**Tugas Wajib**
[1] Jawablah pertanyaan berikut berdasarkan berita tentang Romo Magnis dan gelar pahlawan untuk Soeharto di bawah.
(a) Di mana Romo Magnis menggelar konferensi pers?
(b) Rekam jejak apa saja yang menurutnya tidak dapat ditutupi oleh jasa Soeharto?
(c) Dari krisis apa Soeharto dinilai berjasa membawa Indonesia keluar?
[2] Lanjutkan berita tentang penolakan Romo Magnis terhadap gelar pahlawan nasional bagi Soeharto, mulai setelah kalimat terakhirnya.

**Kutipan Pilihan**
Ketua Umum Partai Golkar Bahlil Lahadalia menjawab pertanyaan wartawan di Kompleks Istana Kepresidenan, Jakarta, Senin (3/11/2025).(Antara)
                            GURU Besar Ilmu Filsafat Sekolah Tinggi Filsafat Driyarkara, Romo Franz Magnis Suseno, tegas menyatakan Presiden ke-2 RI, Soeharto, tidak layak dianugerahi gelar pahlawan nasional. Itu disampaikan Magnis dalam konferensi pers di Kantor LBH Jakarta, Selasa (4/11).
Romo Magnis, demikian ia karib disapa, mengakui jasa besar Soeharto di beberapa bidang. Namun, ia menegaskan bahwa jasa tersebut tidak dapat menutupi rekam jejak pelanggaran berat, pelanggaran etika, korupsi, dan genosida.
“Tapi untuk menjadi seorang pahlawan nasional dituntut lebih dari sekadar itu. Seorang pahlawan seharusnya tidak melakukan hal-hal yang jelas melanggar etika dan kejahatan,” tegas Romo Magnis dalam konferensi pers di Kantor LBH Jakarta, Selasa (4/11).
Ahli filsafat moral itu juga mengakui Soeharto memang memiliki kontribusi besar dalam membawa Indonesia keluar dari krisis ekonomi di masa akhir Demokrasi Terpimpin.

**Data**
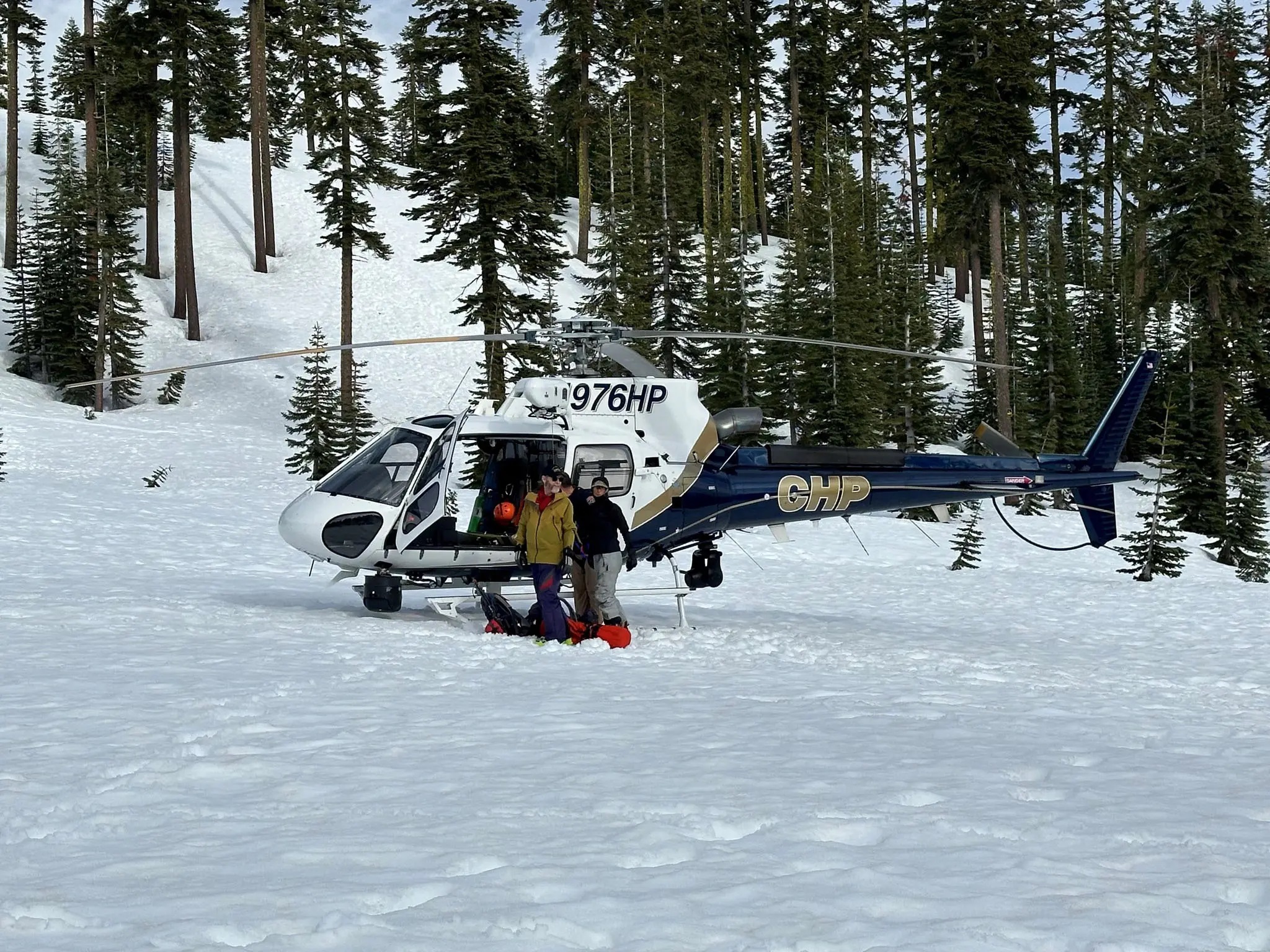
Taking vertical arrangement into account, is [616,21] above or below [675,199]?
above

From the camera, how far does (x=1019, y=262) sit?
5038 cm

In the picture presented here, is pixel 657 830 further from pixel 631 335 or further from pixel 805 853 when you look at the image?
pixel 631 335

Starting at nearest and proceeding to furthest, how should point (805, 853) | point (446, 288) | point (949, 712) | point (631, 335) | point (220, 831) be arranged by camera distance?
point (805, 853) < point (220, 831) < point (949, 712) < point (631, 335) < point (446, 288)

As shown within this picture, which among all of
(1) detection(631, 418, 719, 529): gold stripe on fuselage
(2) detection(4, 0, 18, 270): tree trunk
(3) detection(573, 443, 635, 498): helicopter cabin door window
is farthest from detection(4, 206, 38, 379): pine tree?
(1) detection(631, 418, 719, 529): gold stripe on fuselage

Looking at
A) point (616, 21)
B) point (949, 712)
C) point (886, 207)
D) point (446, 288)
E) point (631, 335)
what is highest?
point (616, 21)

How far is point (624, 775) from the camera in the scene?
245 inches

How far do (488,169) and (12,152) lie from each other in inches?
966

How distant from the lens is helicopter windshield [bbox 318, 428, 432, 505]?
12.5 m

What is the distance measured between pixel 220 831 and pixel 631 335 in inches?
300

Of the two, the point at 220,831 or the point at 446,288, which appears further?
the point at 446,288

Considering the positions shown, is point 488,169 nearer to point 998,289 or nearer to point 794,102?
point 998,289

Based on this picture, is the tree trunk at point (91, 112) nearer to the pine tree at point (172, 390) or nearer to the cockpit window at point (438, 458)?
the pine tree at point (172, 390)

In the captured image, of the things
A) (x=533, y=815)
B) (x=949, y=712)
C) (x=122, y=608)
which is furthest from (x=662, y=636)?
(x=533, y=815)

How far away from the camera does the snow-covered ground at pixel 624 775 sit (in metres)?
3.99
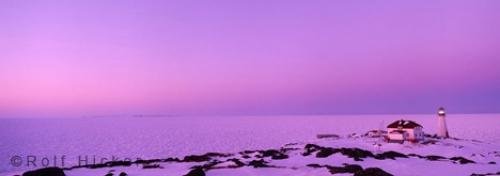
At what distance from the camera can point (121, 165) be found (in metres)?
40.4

==

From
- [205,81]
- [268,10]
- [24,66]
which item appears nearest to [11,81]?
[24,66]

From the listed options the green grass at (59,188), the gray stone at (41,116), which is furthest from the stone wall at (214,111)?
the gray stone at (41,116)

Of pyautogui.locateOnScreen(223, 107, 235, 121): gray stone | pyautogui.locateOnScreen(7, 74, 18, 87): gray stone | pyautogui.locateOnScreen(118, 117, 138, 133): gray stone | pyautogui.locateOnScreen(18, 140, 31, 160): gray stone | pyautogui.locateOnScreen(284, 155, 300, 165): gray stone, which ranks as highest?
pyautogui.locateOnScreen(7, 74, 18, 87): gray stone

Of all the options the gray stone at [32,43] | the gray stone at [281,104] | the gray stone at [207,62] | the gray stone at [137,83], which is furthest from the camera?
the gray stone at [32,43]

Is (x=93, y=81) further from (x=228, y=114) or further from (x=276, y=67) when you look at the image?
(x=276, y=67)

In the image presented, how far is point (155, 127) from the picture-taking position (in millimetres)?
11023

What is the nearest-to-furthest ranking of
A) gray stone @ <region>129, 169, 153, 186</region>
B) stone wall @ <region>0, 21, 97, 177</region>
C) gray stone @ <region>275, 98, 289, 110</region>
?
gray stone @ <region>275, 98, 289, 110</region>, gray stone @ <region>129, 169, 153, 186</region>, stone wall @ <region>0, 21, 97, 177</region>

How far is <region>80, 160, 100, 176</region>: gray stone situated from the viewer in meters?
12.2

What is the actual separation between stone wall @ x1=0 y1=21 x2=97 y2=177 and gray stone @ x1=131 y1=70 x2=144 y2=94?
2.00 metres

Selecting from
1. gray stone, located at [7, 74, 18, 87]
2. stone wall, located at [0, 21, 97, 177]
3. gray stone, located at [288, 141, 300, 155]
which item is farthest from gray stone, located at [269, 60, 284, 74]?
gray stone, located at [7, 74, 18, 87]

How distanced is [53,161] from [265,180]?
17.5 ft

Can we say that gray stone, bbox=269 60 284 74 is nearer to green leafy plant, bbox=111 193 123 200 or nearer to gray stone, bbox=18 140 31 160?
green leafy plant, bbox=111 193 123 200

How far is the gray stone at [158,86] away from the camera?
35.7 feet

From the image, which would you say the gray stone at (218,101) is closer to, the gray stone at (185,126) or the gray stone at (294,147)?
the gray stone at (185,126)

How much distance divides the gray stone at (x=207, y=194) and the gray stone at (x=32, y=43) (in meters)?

==

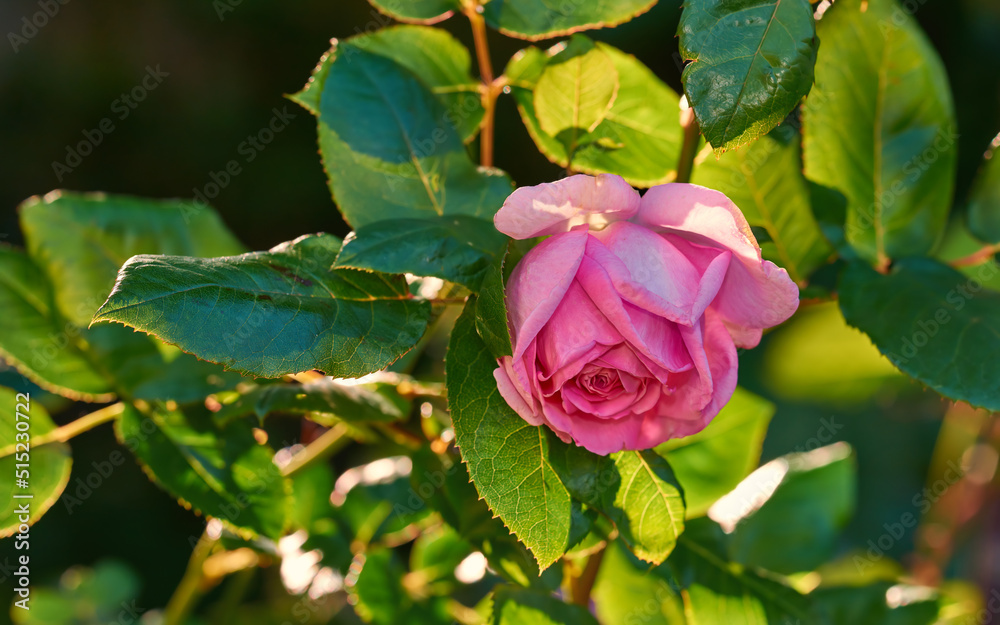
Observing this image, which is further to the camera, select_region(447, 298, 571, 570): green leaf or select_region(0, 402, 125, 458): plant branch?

**Jawaban**
[1]
(a) Di Kantor LBH Jakarta, pada Selasa (4/11).
(b) Pelanggaran berat, pelanggaran etika, korupsi, dan genosida.
(c) Dari krisis ekonomi di masa akhir Demokrasi Terpimpin.

[2]
"Tidak disangkal sama sekali bahwa Soeharto adalah presiden yang hebat dan membawa Indonesia keluar dari krisis ekonomi. Bahkan, beliau juga membuat Indonesia diakui di dunia internasional," ujarnya.
Ia juga mengapresiasi langkah Soeharto menolak konfrontasi dengan Malaysia dan memperkuat ASEAN. "Saya kira sangat penting bahwa beliau sejak semula menolak konfrontasi dengan Malaysia, dan sebaliknya membuat Indonesia menjadi bagian dari ASEAN yang tidak menakutkan. Jadi, jasa Pak Harto tidak perlu disangkal," katanya.
Namun, menurut dia, seorang pahlawan nasional dituntut lebih dari itu.
"Tapi untuk menjadi seorang pahlawan nasional dituntut lebih dari sekadar itu. Seorang pahlawan seharusnya tidak melakukan hal-hal yang jelas melanggar etika dan kejahatan," tegas Romo Magnis.
1965-1966 Disebut Genosida Terbesar Abad ke-20
Romo Magnis menyoroti dua alasan utama yang membuat Soeharto tidak bisa diangkat menjadi pahlawan nasional.
Pertama adalah pelanggaran HAM Berat dan Genosida 1965: "Tidak bisa disangkal juga bahwa Soeharto adalah pihak yang paling bertanggung jawab atas satu dari lima genosida terbesar umat manusia di abad ke-20 yaitu pembunuhan massal tahun 1965-1966, antara 800 ribu hingga 3 juta orang menjadi korban," ungkapnya.
Kedua adalah Korupsi dan Nepotisme: "Salah satu alasan mengapa Soeharto tidak boleh menjadi pahlawan adalah karena dia melakukan korupsi besar-besaran dengan memperkaya keluarga, orang-orang dekatnya, dan dirinya sendiri," tegas Romo Magnis.
Romo Magnis menilai praktik korupsi dan nepotisme yang merajalela bertentangan dengan nilai-nilai dasar seorang pahlawan bangsa.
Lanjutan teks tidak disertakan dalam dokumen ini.